Sunday, December 12, 2010

Winter Soup

Winter Soup
I came across a new veggie soup recipe that I just had to try.  It looked very simple to make.  With today being a very wet day outside, soup sounded delicious.

I used 1 vine ripened tomato instead of tomato paste; cut the potatoes into smaller than 1/2 inch cubes; left out the dill and stock; and increased the peas up to 1 cup.  I also skipped the puree part of the recipe.  I just didn't want to get any more dirty dishes.

The soup tasted good.  Very sweet, because of the sweet potato.  Seasoned it with a bit of sea salt and some ground black pepper.  Next time I'm going to cut everything into similar size cubes rather than having this slices of carrots and celery.

Friday, December 3, 2010

Roasted Asparagus

I have sort of accidentally discovered what could be the most delicious asparagus preparation method.  The secret is in the oil!

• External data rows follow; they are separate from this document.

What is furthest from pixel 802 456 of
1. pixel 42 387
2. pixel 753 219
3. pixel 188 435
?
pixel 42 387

After eating leftovers most of the week, I was craving something hot and homemade.  I decided on a simple 3 ingredient dinner:  meat, veggie, grain.  I threw a couple of chicken thighs, coated in chipotle spice mix, in the oven for the meat portion of the meal.  I tried my hand at making red quinoa again, which turned out pretty good this time around, as the grain.  For the veggie part, I wanted some asparagus.  Since I had the oven going for the chicken thighs, I decided to roast it.

After looking at a bunch of recipes online, I was going to do something a bit more fancy than just toss the asparagus in oil and roast.  My plan was to cut the asparagus into thirds, toss with olive oil, roast for a bit, then sprinkle some grated asiago cheese on top, and finish roasting until cheese was melted.

I veered from this plan almost immediately!  I decided to not cut the asparagus and simply laid it out on a baking sheet.  Now that it was bigger than the bowl I was going to use to toss it with olive oil, I decided to just sprinkle the oil on instead.  As I was reaching for the oil, a though ran through my head about using sunflower seed oil instead and I ran with that thought.  I put the asparagus into the oven where the chicken thighs were roasting.

When I took the asparagus out to sprinkle the cheese on top, I was greeted with a wonderful aroma and just had to try one out.  As soon as I bit into my first stalk, I knew that I struck gold!  It was the most delicious asparagus I've ever had.  I put the cheese back in the fridge and never regretted the decision.

Sometimes the best things are the simplest.  A snap decision to use a different oil lead me to discover mouth-watering goodness.